**What needs to be done:**
Extract the listing in its entirety, keeping each line identical to the original.

**Records for the exercise:**
####################

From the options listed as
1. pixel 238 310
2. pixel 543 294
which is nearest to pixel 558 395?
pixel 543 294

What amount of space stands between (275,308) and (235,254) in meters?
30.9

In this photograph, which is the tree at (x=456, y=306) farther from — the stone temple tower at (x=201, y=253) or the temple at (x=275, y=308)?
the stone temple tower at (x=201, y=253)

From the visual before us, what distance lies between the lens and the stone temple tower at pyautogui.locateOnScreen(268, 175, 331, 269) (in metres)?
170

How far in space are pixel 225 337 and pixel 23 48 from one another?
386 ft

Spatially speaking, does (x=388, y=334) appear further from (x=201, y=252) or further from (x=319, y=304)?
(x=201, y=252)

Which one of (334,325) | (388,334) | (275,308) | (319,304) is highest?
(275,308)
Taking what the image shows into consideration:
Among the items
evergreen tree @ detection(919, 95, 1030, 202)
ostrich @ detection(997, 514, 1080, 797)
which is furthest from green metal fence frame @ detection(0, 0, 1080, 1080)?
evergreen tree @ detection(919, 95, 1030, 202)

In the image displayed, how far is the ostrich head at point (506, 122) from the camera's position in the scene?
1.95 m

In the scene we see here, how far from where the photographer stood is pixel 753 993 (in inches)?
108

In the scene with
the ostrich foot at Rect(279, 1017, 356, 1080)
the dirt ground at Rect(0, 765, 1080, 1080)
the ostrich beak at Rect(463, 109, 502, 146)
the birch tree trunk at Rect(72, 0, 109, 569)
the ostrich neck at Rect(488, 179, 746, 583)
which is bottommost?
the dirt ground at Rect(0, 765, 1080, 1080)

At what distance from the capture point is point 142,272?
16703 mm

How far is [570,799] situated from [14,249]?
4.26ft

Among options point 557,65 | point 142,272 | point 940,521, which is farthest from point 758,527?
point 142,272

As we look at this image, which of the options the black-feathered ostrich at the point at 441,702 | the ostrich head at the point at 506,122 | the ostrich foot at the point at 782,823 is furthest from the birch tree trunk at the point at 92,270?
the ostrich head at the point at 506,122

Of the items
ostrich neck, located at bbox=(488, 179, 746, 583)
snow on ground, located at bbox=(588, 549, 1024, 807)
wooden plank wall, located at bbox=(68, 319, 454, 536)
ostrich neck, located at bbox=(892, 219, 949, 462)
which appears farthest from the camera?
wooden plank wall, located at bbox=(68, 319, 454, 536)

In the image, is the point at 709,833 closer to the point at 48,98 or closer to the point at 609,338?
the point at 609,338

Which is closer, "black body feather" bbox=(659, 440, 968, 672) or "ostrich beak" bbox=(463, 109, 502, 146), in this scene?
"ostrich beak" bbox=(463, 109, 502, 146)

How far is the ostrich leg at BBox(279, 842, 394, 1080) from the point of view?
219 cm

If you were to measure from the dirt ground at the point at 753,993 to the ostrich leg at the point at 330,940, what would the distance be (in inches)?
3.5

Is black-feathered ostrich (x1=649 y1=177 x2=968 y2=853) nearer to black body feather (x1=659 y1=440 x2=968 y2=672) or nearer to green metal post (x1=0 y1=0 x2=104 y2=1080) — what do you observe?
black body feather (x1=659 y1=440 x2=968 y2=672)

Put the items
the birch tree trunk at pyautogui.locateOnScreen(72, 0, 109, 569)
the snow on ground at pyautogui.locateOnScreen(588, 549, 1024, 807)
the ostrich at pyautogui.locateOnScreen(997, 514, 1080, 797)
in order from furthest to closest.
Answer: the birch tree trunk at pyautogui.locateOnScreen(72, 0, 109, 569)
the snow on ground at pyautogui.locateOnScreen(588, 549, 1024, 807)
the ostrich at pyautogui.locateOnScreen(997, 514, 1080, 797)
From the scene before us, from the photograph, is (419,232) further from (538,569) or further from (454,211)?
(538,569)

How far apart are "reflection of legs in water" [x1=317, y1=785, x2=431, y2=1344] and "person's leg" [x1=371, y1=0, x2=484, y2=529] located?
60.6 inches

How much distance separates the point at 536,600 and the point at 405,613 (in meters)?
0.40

####################

**Solution:**
From the options listed as
1. pixel 238 310
2. pixel 543 294
which is nearest to pixel 558 395?
pixel 543 294

What amount of space stands between (275,308) and (235,254) in meters?
30.9

In this photograph, which is the tree at (x=456, y=306) farther from — the stone temple tower at (x=201, y=253) or the temple at (x=275, y=308)?
the stone temple tower at (x=201, y=253)

From the visual before us, what distance lies between the lens and the stone temple tower at pyautogui.locateOnScreen(268, 175, 331, 269) (in metres)?
170

How far in space are pixel 225 337 and pixel 23 48 from one another?
386 ft

Spatially speaking, does (x=388, y=334) appear further from (x=201, y=252) or further from (x=319, y=304)?
(x=201, y=252)

Which one of (334,325) | (388,334) | (275,308) | (319,304) is highest?
(275,308)
Taking what the image shows into consideration:
Among the items
evergreen tree @ detection(919, 95, 1030, 202)
ostrich @ detection(997, 514, 1080, 797)
which is furthest from green metal fence frame @ detection(0, 0, 1080, 1080)?
evergreen tree @ detection(919, 95, 1030, 202)

In the image displayed, how far is the ostrich head at point (506, 122) from the camera's position in the scene?
1.95 m

In the scene we see here, how far from where the photographer stood is pixel 753 993 (in inches)?
108

In the scene with
the ostrich foot at Rect(279, 1017, 356, 1080)
the dirt ground at Rect(0, 765, 1080, 1080)
the ostrich beak at Rect(463, 109, 502, 146)
the birch tree trunk at Rect(72, 0, 109, 569)
the ostrich neck at Rect(488, 179, 746, 583)
which is bottommost?
the dirt ground at Rect(0, 765, 1080, 1080)

At what distance from the capture point is point 142,272?
16703 mm

How far is [570,799] situated from [14,249]?
4.26ft

Among options point 557,65 | point 142,272 | point 940,521, which is farthest from point 758,527?
point 142,272

As we look at this image, which of the options the black-feathered ostrich at the point at 441,702 | the ostrich head at the point at 506,122 | the ostrich foot at the point at 782,823 is furthest from the birch tree trunk at the point at 92,270?
the ostrich head at the point at 506,122

Of the items
ostrich neck, located at bbox=(488, 179, 746, 583)
snow on ground, located at bbox=(588, 549, 1024, 807)
wooden plank wall, located at bbox=(68, 319, 454, 536)
ostrich neck, located at bbox=(892, 219, 949, 462)
which appears farthest from the camera?
wooden plank wall, located at bbox=(68, 319, 454, 536)

In the image, is the point at 709,833 closer to the point at 48,98 or closer to the point at 609,338?
the point at 609,338

Which is closer, "black body feather" bbox=(659, 440, 968, 672) or "ostrich beak" bbox=(463, 109, 502, 146), in this scene?
"ostrich beak" bbox=(463, 109, 502, 146)

How far is the ostrich leg at BBox(279, 842, 394, 1080) from the point of view?
219 cm

If you were to measure from the dirt ground at the point at 753,993 to the ostrich leg at the point at 330,940, what would the distance be (in inches)?
3.5

Is black-feathered ostrich (x1=649 y1=177 x2=968 y2=853) nearer to black body feather (x1=659 y1=440 x2=968 y2=672) or nearer to green metal post (x1=0 y1=0 x2=104 y2=1080) — what do you observe?
black body feather (x1=659 y1=440 x2=968 y2=672)

Put the items
the birch tree trunk at pyautogui.locateOnScreen(72, 0, 109, 569)
the snow on ground at pyautogui.locateOnScreen(588, 549, 1024, 807)
the ostrich at pyautogui.locateOnScreen(997, 514, 1080, 797)
in order from furthest to closest.
Answer: the birch tree trunk at pyautogui.locateOnScreen(72, 0, 109, 569)
the snow on ground at pyautogui.locateOnScreen(588, 549, 1024, 807)
the ostrich at pyautogui.locateOnScreen(997, 514, 1080, 797)
From the scene before us, from the photograph, is (419,232) further from (538,569) or further from (454,211)?
(538,569)

How far apart are "reflection of legs in water" [x1=317, y1=785, x2=431, y2=1344] and "person's leg" [x1=371, y1=0, x2=484, y2=529] located?
60.6 inches

How much distance separates the point at 536,600 and the point at 405,613 (in meters)?
0.40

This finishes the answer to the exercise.